Material shown:
_ _ _
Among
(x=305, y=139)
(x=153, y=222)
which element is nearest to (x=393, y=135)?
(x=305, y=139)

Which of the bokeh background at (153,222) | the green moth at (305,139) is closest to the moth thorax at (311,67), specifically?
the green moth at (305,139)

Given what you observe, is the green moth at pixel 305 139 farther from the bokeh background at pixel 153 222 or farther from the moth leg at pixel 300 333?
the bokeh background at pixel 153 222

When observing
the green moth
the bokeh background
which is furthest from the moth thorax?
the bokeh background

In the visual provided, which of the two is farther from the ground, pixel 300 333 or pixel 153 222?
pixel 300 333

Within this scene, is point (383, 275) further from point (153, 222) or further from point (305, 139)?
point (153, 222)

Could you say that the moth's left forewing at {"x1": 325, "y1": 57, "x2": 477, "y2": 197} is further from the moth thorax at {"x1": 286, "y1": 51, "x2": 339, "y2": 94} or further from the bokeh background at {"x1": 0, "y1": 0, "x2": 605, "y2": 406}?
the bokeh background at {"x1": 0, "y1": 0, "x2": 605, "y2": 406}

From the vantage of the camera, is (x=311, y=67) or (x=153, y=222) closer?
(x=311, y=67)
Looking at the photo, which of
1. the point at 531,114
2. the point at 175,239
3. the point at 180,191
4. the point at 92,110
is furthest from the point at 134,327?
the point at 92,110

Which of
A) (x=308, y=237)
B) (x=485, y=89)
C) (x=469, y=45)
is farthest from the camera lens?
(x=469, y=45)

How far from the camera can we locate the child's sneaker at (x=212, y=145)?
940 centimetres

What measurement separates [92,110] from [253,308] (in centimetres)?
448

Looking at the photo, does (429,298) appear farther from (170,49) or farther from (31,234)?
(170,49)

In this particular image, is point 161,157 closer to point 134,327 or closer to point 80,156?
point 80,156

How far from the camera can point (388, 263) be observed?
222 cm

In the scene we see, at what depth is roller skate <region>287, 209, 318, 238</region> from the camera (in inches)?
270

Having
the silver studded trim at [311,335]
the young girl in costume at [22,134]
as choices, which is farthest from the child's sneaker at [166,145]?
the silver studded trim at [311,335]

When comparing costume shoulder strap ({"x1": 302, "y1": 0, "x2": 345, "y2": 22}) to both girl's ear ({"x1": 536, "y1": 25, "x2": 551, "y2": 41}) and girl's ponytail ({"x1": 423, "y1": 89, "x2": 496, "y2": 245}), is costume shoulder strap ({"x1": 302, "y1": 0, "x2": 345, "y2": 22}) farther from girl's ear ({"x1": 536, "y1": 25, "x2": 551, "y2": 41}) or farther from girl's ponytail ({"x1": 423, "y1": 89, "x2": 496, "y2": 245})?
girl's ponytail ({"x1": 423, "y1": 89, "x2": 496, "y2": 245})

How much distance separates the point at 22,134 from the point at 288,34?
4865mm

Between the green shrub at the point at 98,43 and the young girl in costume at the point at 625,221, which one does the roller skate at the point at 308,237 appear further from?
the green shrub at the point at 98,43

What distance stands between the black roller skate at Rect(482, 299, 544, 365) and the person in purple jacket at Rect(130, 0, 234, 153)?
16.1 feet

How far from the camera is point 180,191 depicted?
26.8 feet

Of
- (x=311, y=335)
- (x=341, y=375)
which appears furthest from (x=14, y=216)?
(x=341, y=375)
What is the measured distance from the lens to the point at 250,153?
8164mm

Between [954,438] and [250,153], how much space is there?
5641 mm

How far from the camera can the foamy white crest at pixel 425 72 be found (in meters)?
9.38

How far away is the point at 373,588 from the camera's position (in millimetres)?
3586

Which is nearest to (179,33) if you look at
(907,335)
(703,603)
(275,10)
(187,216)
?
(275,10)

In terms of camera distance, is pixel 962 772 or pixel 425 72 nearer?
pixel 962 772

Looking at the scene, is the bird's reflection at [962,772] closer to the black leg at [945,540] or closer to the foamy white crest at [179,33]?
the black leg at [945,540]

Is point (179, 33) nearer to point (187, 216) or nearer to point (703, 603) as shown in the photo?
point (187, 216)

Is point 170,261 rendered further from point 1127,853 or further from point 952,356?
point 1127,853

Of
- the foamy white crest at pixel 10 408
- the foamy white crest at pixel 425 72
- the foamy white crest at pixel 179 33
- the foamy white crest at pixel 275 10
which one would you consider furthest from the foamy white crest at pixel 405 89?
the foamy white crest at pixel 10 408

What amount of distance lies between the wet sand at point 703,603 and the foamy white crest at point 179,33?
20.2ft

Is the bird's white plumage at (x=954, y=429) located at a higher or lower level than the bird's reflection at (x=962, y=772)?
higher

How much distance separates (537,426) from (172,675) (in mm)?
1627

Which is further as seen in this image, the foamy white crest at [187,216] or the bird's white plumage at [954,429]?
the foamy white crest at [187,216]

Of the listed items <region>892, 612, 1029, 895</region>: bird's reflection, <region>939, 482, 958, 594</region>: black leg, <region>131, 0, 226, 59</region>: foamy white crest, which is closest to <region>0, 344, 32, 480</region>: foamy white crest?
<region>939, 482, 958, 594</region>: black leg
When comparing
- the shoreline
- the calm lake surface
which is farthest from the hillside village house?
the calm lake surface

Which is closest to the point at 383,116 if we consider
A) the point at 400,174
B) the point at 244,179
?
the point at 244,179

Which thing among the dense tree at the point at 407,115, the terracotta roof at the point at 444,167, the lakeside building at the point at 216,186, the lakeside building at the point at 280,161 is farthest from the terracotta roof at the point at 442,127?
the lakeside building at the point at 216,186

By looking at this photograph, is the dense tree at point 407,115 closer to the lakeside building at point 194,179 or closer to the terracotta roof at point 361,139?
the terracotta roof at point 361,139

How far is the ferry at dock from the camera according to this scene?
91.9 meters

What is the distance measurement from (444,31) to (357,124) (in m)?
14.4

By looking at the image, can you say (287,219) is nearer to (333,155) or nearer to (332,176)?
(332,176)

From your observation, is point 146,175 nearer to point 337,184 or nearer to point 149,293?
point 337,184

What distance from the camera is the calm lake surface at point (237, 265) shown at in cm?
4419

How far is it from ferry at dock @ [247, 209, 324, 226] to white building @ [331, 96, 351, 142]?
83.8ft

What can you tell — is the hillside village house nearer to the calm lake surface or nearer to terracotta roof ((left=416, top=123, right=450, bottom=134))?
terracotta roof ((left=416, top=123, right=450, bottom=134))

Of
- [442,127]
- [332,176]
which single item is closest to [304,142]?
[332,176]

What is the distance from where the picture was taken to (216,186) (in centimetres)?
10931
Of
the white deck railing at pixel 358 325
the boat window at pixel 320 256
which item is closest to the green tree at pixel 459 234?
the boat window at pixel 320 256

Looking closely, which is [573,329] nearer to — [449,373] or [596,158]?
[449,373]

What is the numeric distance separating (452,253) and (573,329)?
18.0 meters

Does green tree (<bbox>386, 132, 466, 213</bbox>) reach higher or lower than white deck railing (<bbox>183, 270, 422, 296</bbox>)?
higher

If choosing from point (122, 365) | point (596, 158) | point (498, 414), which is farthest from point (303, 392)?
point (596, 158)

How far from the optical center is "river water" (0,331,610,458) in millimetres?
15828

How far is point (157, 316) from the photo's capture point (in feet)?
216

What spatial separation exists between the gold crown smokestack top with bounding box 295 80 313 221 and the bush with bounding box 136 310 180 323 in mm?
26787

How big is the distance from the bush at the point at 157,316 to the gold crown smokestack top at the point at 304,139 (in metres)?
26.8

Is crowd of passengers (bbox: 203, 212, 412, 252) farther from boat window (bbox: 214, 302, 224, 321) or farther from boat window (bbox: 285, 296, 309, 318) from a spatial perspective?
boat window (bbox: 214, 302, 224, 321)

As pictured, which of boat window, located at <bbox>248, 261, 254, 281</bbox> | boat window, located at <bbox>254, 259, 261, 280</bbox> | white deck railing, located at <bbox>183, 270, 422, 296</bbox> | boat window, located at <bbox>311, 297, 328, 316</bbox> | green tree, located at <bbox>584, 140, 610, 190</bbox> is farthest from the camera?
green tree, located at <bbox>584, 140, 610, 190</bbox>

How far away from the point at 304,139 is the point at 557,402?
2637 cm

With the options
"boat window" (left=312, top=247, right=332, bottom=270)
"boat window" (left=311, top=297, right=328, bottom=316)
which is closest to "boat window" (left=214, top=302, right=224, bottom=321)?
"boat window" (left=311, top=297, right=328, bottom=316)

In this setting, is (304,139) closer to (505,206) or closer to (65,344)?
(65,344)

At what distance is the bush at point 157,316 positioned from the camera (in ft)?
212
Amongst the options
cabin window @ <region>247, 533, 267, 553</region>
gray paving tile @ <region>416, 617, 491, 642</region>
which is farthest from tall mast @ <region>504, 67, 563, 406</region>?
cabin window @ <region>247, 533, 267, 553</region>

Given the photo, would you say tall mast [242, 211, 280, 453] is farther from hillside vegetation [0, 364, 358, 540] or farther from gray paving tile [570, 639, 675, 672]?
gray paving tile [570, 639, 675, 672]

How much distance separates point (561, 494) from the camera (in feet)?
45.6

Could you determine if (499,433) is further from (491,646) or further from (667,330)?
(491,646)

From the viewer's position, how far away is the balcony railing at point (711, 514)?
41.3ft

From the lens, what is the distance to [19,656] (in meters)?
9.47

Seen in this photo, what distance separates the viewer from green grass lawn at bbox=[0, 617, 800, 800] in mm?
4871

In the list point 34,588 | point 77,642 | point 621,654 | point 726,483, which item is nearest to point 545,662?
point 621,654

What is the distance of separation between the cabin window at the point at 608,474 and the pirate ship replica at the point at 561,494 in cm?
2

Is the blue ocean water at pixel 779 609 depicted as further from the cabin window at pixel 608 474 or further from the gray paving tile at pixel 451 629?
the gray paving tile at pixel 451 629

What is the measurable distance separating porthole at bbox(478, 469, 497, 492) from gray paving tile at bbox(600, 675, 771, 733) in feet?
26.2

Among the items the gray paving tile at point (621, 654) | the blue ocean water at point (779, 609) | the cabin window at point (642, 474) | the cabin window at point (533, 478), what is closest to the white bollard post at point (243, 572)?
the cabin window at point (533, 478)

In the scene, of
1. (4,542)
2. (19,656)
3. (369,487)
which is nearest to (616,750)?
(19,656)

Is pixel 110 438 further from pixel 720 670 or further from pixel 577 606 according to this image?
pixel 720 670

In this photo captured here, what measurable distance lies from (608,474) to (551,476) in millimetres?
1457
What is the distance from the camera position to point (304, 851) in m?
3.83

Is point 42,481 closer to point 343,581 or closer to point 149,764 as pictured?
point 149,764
_ _ _
Work to complete: Return every line from the one holding "From the lens, what" through the end of the data, exactly as it appears, with both ends kept and nothing else.

Output of the exercise:
From the lens, what is the distance to [19,656] (in meters)?
9.47

Seen in this photo, what distance separates the viewer from green grass lawn at bbox=[0, 617, 800, 800] in mm?
4871

In the list point 34,588 | point 77,642 | point 621,654 | point 726,483, which item is nearest to point 545,662?
point 621,654

What is the distance of separation between the cabin window at the point at 608,474 and the pirate ship replica at the point at 561,494 in cm?
2

Is the blue ocean water at pixel 779 609 depicted as further from the cabin window at pixel 608 474 or further from the gray paving tile at pixel 451 629?
the gray paving tile at pixel 451 629

What is the measurable distance separating porthole at bbox(478, 469, 497, 492) from gray paving tile at bbox(600, 675, 771, 733) in feet?
26.2

Among the items the gray paving tile at point (621, 654) | the blue ocean water at point (779, 609) | the cabin window at point (642, 474) | the cabin window at point (533, 478), what is closest to the white bollard post at point (243, 572)?
the cabin window at point (533, 478)

In the scene, of
1. (4,542)
2. (19,656)
3. (369,487)
which is nearest to (616,750)?
(19,656)

Is pixel 110 438 further from pixel 720 670 or further from pixel 577 606 according to this image?
pixel 720 670

In this photo captured here, what measurable distance lies from (608,474) to (551,476) in millimetres?
1457
What is the distance from the camera position to point (304, 851) in m?
3.83

Is point 42,481 closer to point 343,581 or closer to point 149,764 as pictured?
point 149,764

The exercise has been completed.